## Initialize Spark Session

In [None]:
from pyspark.sql import SparkSession

spark = SparkSession.builder \
  .appName("Testing test dataset") \
  .getOrCreate()

In [2]:
data = spark.read.csv("data/housing.csv", header=True, inferSchema=True)

data.printSchema()

root
 |-- longitude: double (nullable = true)
 |-- latitude: double (nullable = true)
 |-- housing_median_age: double (nullable = true)
 |-- total_rooms: double (nullable = true)
 |-- total_bedrooms: double (nullable = true)
 |-- population: double (nullable = true)
 |-- households: double (nullable = true)
 |-- median_income: double (nullable = true)
 |-- median_house_value: double (nullable = true)
 |-- ocean_proximity: string (nullable = true)



In [3]:
import pyspark.sql.functions as F

data \
  .select([F.count(F.when(F.col(c).isNull(), 1)).alias(c) for c in data.columns]) \
  .show()

+---------+--------+------------------+-----------+--------------+----------+----------+-------------+------------------+---------------+
|longitude|latitude|housing_median_age|total_rooms|total_bedrooms|population|households|median_income|median_house_value|ocean_proximity|
+---------+--------+------------------+-----------+--------------+----------+----------+-------------+------------------+---------------+
|        0|       0|                 0|          0|           207|         0|         0|            0|                 0|              0|
+---------+--------+------------------+-----------+--------------+----------+----------+-------------+------------------+---------------+



In [4]:
filtered_data = data.na.drop(subset=['total_bedrooms'])
filtered_data.count()

20433

### Splitting filtered dataset to train and test dataset

In [5]:
train_data, test_data = filtered_data.randomSplit([0.8, 0.2], seed=42)
print("Train size: ", train_data.count())
print("Test size: ", test_data.count())

Train size:  16395
Test size:  4038


#### Transforming train dataset

In [6]:
from pyspark.ml.feature import VectorAssembler

feature_columns = ['housing_median_age', 'total_rooms', 'total_bedrooms',
                   'population', 'households', 'median_income']
assembler = VectorAssembler(inputCols=feature_columns, outputCol='features')

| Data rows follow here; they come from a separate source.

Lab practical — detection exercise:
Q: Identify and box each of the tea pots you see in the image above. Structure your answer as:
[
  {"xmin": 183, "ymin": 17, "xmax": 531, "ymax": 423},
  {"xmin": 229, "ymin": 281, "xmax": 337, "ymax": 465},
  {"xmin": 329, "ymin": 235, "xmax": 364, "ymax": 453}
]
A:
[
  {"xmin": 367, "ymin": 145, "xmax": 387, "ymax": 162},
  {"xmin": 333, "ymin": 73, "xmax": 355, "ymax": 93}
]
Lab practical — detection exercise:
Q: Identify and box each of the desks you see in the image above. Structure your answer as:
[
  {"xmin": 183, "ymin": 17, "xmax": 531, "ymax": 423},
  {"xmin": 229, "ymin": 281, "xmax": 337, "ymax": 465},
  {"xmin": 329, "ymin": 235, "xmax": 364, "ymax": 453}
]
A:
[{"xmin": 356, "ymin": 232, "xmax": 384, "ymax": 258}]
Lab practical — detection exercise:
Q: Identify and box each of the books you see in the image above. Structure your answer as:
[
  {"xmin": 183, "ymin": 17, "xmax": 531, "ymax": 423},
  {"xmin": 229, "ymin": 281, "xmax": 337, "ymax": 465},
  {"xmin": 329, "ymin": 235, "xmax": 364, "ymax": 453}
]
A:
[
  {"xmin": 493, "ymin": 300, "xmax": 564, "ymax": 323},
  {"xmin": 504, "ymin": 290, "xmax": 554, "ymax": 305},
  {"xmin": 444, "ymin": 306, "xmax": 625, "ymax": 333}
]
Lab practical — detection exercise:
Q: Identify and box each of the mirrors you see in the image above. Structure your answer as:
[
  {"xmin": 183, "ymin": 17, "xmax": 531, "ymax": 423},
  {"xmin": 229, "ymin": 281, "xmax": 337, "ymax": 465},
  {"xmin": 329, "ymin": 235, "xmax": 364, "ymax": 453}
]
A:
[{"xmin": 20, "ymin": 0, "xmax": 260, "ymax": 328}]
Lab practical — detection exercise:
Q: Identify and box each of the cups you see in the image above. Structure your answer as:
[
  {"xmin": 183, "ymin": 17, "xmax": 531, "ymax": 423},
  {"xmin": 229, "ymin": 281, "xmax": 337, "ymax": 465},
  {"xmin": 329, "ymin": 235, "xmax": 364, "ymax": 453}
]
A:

transformed_train_data = assembler.transform(train_data)
transformed_train_data.show()

+---------+--------+------------------+-----------+--------------+----------+----------+-------------+------------------+---------------+--------------------+
|longitude|latitude|housing_median_age|total_rooms|total_bedrooms|population|households|median_income|median_house_value|ocean_proximity|            features|
+---------+--------+------------------+-----------+--------------+----------+----------+-------------+------------------+---------------+--------------------+
|  -124.35|   40.54|              52.0|     1820.0|         300.0|     806.0|     270.0|       3.0147|           94600.0|     NEAR OCEAN|[52.0,1820.0,300....|
|   -124.3|    41.8|              19.0|     2672.0|         552.0|    1298.0|     478.0|       1.9797|           85800.0|     NEAR OCEAN|[19.0,2672.0,552....|
|  -124.27|   40.69|              36.0|     2349.0|         528.0|    1194.0|     465.0|       2.5179|           79000.0|     NEAR OCEAN|[36.0,2349.0,528....|
|  -124.26|   40.58|              52.0|     22

#### Initializing Linear Regression Model

In [7]:
from pyspark.ml.regression import LinearRegression

lr = LinearRegression(featuresCol='features', labelCol='median_house_value', regParam=0.001)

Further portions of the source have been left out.